There had been no sound of a car, no glimpse of headlights. They had drawn in as silently as the night itself; so they knew what kind of hunt this was, and what to expect when they sprang the trap. Could this be all on account of Rosamund Chartley and her mythical address in Hereford?

There was a hoarse, muted shout overhead, a rush for the stairs. Skinner came bounding down in three stumbling leaps, fending himself off from walls and furniture with flailing arms.

“Boss, it’s the police! We better get out of here fast… they’re all round us…”

A sudden pale eye of light stroked its way down the wall, dimmed and diffused by the drawn curtains, probing at the window and passing in absolute silence. In a moment they saw it through the open door of the living-room, spilled in a lace of pallor on the floor of the hall, patterned by the frosted glass in the front door. When it passed from there, there would be darkness across the stretch of gravel to where the Jaguar stood in the shelter of the trees, turned and ready to run.

“That’s it, then,” Fleet said in a clipped whisper, meant for no ears but his own, though Bunty heard it with the exaggerated clarity of voices in dreams. He knew the game was up. He knew when to throw in his hand.

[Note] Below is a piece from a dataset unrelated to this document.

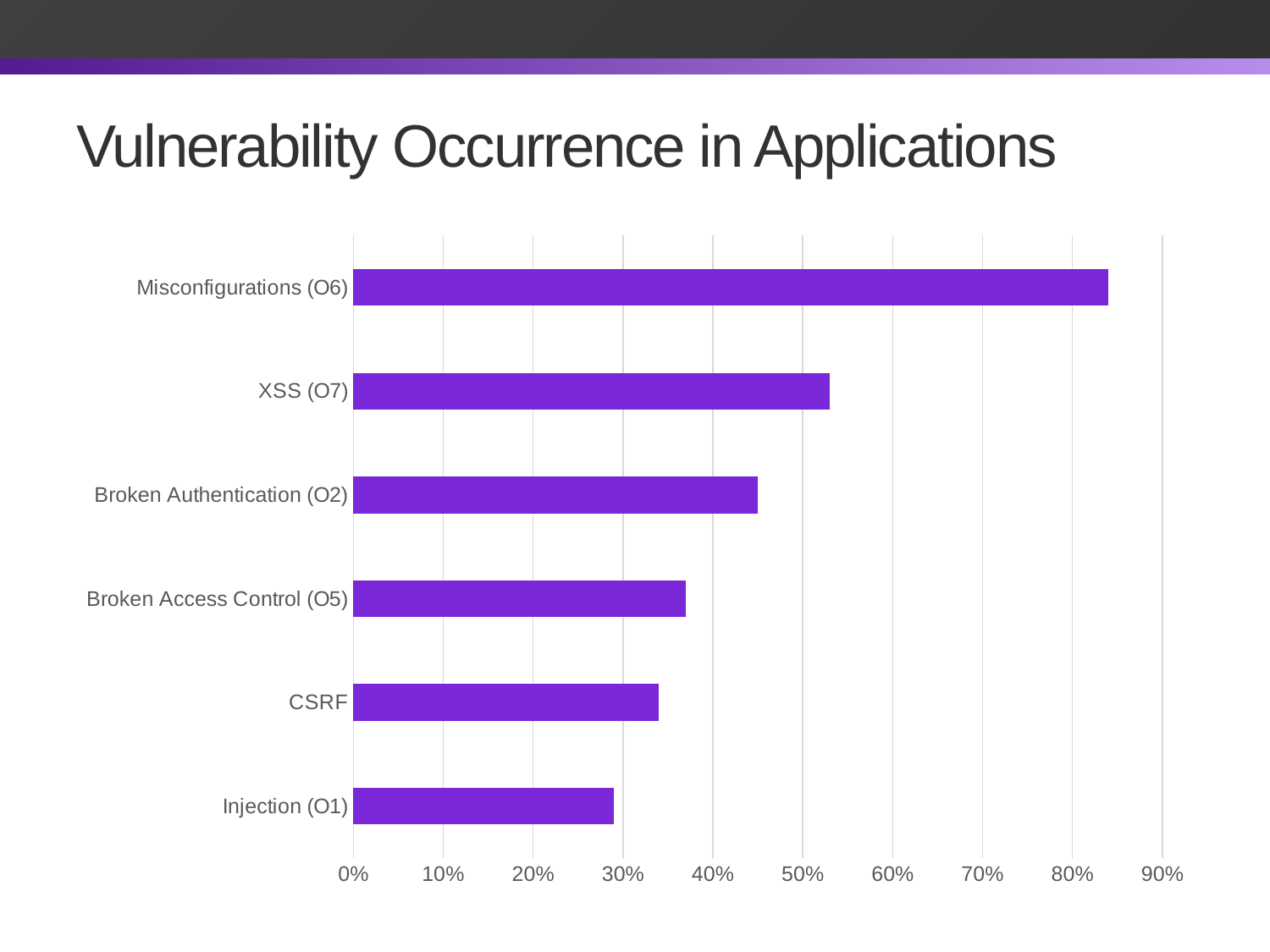
Is the value for Broken Authentication (O2) greater or less than 50%? less Which has a higher occurrence, XSS (O7) or Broken Authentication (O2)? XSS (O7) Which vulnerability category has the lowest occurrence? Injection (O1) Which has a higher occurrence, Injection (O1) or Broken Access Control (O5)? Broken Access Control (O5) How many vulnerability categories are plotted in the chart? 6 Is the value for XSS (O7) greater or less than 50%? greater What is the title of the chart? Vulnerability Occurrence in Applications What kind of chart is shown on the slide? Bar chart Which vulnerability category has the highest occurrence? Misconfigurations (O6) Is the value for CSRF greater or less than 30%? greater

The light passed on from the hall, and left the front door in darkness again.

“Now!” hissed Fleet. “Out! Run for the Jag!”

And out they went, tumbling, jostling, thrusting, all in something so like silence that their flight became more dreamlike than their lingering. Fleet was first out of the door, fast and light on his feet, a man well named; and after him Blackie, hurtling like a terrier, Con, outlined for a moment in the doorway all arms and legs, Skinner pounding along heavily in the rear and rolling like a half-filled barrel. All the darkling crew streamed out across the open court before the cottage, night-birds startled from their carrion. Bunty sat dazed with all the accumulated weariness of a night and a day, and listened to their flight.